• What you need to do:
(a) Write out the stretch of the Marshall flashcards from "Marshall Flashcards" through "approaches to determining CoVs?" word for word.
(b) According to the Marshall flashcards, why are quantitative approaches to populating the correlation matrix the exception? Answer in one to three sentences.
(c) Extend the Marshall flashcards past their final line with a few more cards in the same format.

Marshall Flashcards
what are risk margins intended to do?
Marshall et al.
provide an extra bit of cushion above the central estimate (i.e. mean)
what are less sophisticated approaches to determining CoVs?
Marshall et al.
- ignore individual characteristics of valuation portfolio
- based on “model” portfolios
what are more sophisticated methods to determining CoVs?
Marshall et al.
-combine quantitative analysis (i.e. stochastic modeling) with qualitative analysis of sources of uncertainty not captured quantitatively
what is the most common approach to populating the correlation matrix?
(Marshall et al.)
- relies heavily on actuarial judgment
- key risks believed to cause correlation between valuation portfolios are categorized as high, medium, or low
- each category is assigned a correlation coefficient value
why do quantitative approaches to populating the correlation matrix tend to be the exception?
(Marshall et al.)
-most techniques require a significant amount of data, time, and cost to produce credible and intuitive results
what two distributions are most commonly selected for risk margin analysis?
(Marshall et al.)

• Material provided:
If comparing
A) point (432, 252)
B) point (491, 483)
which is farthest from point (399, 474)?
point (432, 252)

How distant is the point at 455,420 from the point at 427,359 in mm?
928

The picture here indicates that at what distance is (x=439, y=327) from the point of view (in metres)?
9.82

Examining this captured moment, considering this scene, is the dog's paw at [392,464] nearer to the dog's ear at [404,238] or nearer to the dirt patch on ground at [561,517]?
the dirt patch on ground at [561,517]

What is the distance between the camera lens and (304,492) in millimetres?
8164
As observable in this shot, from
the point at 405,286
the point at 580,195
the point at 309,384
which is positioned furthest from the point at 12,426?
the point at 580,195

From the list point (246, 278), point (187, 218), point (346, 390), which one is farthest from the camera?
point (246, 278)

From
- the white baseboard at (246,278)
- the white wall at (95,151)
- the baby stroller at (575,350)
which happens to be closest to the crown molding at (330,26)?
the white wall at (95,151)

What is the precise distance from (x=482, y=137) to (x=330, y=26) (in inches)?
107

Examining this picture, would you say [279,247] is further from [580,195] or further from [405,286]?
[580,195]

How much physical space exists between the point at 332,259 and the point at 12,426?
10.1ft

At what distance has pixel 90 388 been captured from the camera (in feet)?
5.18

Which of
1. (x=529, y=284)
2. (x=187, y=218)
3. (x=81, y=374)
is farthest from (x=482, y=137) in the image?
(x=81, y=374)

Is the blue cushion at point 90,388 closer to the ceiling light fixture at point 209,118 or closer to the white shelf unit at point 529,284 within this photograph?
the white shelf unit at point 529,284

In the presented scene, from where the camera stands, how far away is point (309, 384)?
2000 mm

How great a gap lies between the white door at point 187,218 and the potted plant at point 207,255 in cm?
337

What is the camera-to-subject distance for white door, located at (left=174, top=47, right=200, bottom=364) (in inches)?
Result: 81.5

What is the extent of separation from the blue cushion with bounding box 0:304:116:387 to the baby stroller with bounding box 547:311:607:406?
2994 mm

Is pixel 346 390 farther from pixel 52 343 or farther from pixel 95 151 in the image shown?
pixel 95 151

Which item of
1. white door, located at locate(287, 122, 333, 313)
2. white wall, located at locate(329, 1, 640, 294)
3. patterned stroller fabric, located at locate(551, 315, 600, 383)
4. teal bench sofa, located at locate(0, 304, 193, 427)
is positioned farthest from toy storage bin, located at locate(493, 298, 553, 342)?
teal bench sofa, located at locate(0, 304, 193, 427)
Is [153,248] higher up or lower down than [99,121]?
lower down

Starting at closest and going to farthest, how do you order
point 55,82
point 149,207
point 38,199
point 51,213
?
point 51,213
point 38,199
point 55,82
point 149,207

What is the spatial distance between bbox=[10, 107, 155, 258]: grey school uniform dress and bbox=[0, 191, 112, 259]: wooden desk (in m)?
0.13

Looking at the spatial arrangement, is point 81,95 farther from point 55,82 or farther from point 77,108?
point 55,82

• Answers for this exercise:
(a)
Marshall Flashcards
what are risk margins intended to do?
Marshall et al.
provide an extra bit of cushion above the central estimate (i.e. mean)
what are less sophisticated approaches to determining CoVs?

(b) Quantitative approaches are the exception because most such techniques need a significant amount of data, time, and cost to produce credible and intuitive results.

(c)
- lognormal
- normal (especially at lower probabilities of adequacy where it can generate a higher risk margin than logN)
what does bolt-on approach refer to?
Marshall et al.
- any approach that does not involve a single unified distribution of the entire distribution of possible future claim costs
- ie: separate analyses to develop a central estimate of insurance liabilities and estimate risk margins
why is it impossible to develop a purely quantitative model for representing the range of possible future claim cost outcomes?
(Marshall et al.)
- judgment is essential to assessing insurance liabilities and risk margins
- well-fitting models only reflect past sources of uncertainty
what is a claims portfolio?
Marshall et al.
- aggregate portfolio for which risk margins must be estimated
ex: XYZ Insurance
what are valuation classes?
Marshall et al.
- portfolios that are considered individually as part of the risk margin analysis
ex: Property vs. Auto
what is a claim group?
Marshall et al.
a group of claims with common risk characteristics
at the highest level, what are two sources of uncertainty?
Marshall et al.
systemic risk
independent risk
what does systemic risk represent?
Marshall et al.
risks that are common across valuation classes or claim groups
what are the two sources of systemic risk?
Marshall et al.
- internal systemic risk
- external systemic risk
what is internal systemic risk?
Marshall et al.
risks internal to the insurance liability valuation/modeling process
what are 3 examples of internal systemic risk?
Marshall et al.
- model structure
- model parameterization
- data accuracy
what is internal systemic risk also referred to as?
Marshall et al.
model specification risk
what is external systemic risk?
Marshall et al.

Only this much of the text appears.